> _Required task_
Leave out the pictures and copy everything else below exactly.
--- Begin ---
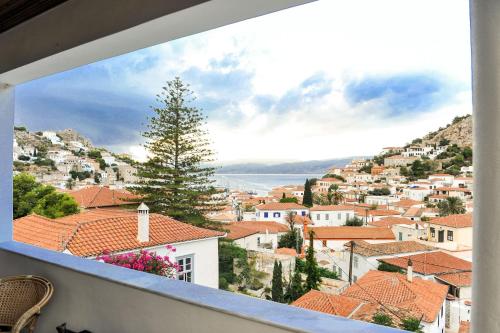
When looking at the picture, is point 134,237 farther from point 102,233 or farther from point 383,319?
point 383,319

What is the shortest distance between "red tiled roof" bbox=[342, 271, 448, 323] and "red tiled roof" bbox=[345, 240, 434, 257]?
0.35 feet

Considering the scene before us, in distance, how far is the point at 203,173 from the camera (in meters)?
3.20

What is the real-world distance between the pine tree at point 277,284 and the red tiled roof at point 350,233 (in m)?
0.38

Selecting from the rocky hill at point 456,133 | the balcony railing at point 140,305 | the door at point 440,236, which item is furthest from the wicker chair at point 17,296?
the rocky hill at point 456,133

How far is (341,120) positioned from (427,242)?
0.79 m

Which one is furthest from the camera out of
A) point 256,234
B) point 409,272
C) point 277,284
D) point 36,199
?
point 36,199

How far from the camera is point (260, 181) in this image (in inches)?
95.5

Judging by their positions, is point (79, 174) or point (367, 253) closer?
point (367, 253)

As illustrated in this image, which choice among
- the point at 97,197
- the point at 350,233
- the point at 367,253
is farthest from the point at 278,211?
the point at 97,197

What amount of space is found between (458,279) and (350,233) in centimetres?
57

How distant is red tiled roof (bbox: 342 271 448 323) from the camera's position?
5.39 feet

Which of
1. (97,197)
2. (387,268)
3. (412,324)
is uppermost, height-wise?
(97,197)

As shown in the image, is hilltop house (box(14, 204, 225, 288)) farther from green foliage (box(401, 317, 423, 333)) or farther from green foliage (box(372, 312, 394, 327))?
green foliage (box(401, 317, 423, 333))

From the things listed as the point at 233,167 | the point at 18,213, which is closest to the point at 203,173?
the point at 233,167
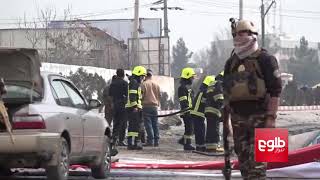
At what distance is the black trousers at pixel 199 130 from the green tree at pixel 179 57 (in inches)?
4004

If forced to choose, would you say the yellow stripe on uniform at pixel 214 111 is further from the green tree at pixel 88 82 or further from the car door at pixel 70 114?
--- End ---
> _Correct response_
When looking at the picture, is point 134,237 farther from point 102,233 or farther from point 383,319?
point 383,319

What is the shortest distance between "red tiled roof" bbox=[342, 271, 448, 323] and "red tiled roof" bbox=[345, 240, 434, 257]?
0.35 feet

Considering the scene before us, in distance, how far is the point at 203,173 from the camera (in meters)?
3.20

What is the real-world distance between the pine tree at point 277,284 and the red tiled roof at point 350,233 (in m)?
0.38

Selecting from the rocky hill at point 456,133 | the balcony railing at point 140,305 | the door at point 440,236, which item is furthest from the wicker chair at point 17,296?
the rocky hill at point 456,133

How far is (341,120) positioned from (427,242)?
0.79 m

Which one is furthest from the camera out of
A) point 256,234
B) point 409,272
C) point 277,284
D) point 36,199
?
point 36,199

How far from the camera is point (260, 181) in this image (in inches)?
95.5

Judging by their positions, is point (79, 174) or point (367, 253) closer?
point (367, 253)

As illustrated in this image, which choice among
- the point at 97,197
- the point at 350,233
- the point at 367,253
is farthest from the point at 278,211?
the point at 97,197

What amount of space is found between (458,279) and (350,233) in centimetres?
57

How distant is red tiled roof (bbox: 342 271 448 323) from the camera's position?
5.39 feet

Which of
1. (97,197)
2. (387,268)
3. (412,324)
is uppermost, height-wise?
(97,197)

As shown in the image, is hilltop house (box(14, 204, 225, 288)) farther from green foliage (box(401, 317, 423, 333)) or farther from green foliage (box(372, 312, 394, 327))?
green foliage (box(401, 317, 423, 333))

From the things listed as the point at 233,167 | the point at 18,213, which is closest to the point at 203,173?
the point at 233,167
At what distance is the black trousers at pixel 199 130 from the green tree at pixel 179 57 (in inches)?
4004

If forced to choose, would you say the yellow stripe on uniform at pixel 214 111 is further from the green tree at pixel 88 82 or further from the car door at pixel 70 114?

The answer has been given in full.